Reproduce the entries below word for word. Begin with the line that contains "Ordered from nearest", and continue through the final line of the entries.

═════ DATA FOR THIS EXERCISE ═════

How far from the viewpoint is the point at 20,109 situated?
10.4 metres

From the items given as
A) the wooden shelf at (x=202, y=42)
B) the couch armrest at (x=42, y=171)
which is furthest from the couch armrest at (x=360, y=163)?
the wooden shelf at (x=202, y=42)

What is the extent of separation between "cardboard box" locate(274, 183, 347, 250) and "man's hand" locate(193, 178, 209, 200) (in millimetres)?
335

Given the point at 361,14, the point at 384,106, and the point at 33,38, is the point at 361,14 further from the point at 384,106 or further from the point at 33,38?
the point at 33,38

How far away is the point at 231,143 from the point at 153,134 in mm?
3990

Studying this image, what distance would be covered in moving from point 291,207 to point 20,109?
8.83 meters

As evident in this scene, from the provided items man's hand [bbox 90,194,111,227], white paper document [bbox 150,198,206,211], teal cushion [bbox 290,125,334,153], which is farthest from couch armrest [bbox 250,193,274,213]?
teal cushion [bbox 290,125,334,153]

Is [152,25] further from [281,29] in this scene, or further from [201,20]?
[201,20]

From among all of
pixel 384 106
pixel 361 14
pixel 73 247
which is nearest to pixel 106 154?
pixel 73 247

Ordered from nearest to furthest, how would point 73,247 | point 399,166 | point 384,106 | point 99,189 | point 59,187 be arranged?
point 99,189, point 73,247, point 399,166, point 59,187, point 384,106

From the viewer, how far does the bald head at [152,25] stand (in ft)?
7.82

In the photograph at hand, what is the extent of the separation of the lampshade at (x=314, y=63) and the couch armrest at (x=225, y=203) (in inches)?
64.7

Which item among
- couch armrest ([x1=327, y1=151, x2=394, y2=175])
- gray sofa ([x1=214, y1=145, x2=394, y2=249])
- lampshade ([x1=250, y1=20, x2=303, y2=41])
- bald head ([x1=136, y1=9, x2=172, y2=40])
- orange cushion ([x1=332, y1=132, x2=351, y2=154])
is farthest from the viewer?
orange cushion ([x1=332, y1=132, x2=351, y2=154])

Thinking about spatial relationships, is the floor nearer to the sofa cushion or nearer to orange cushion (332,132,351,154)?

═════

* _EXERCISE RESULT_
Ordered from nearest to furthest, how would point 73,247 | point 399,166 | point 384,106 | point 99,189 | point 59,187 be arranged?
point 99,189, point 73,247, point 399,166, point 59,187, point 384,106

From the viewer, how far does the bald head at [152,25] stand (in ft)?
7.82

In the photograph at hand, what is the extent of the separation of the lampshade at (x=314, y=63) and the couch armrest at (x=225, y=203) (in inches)?
64.7

Which item among
- couch armrest ([x1=327, y1=151, x2=394, y2=175])
- gray sofa ([x1=214, y1=145, x2=394, y2=249])
- lampshade ([x1=250, y1=20, x2=303, y2=41])
- bald head ([x1=136, y1=9, x2=172, y2=40])
- orange cushion ([x1=332, y1=132, x2=351, y2=154])
is farthest from the viewer?
orange cushion ([x1=332, y1=132, x2=351, y2=154])

Thinking about spatial relationships, is the floor nearer to the sofa cushion or nearer to orange cushion (332,132,351,154)?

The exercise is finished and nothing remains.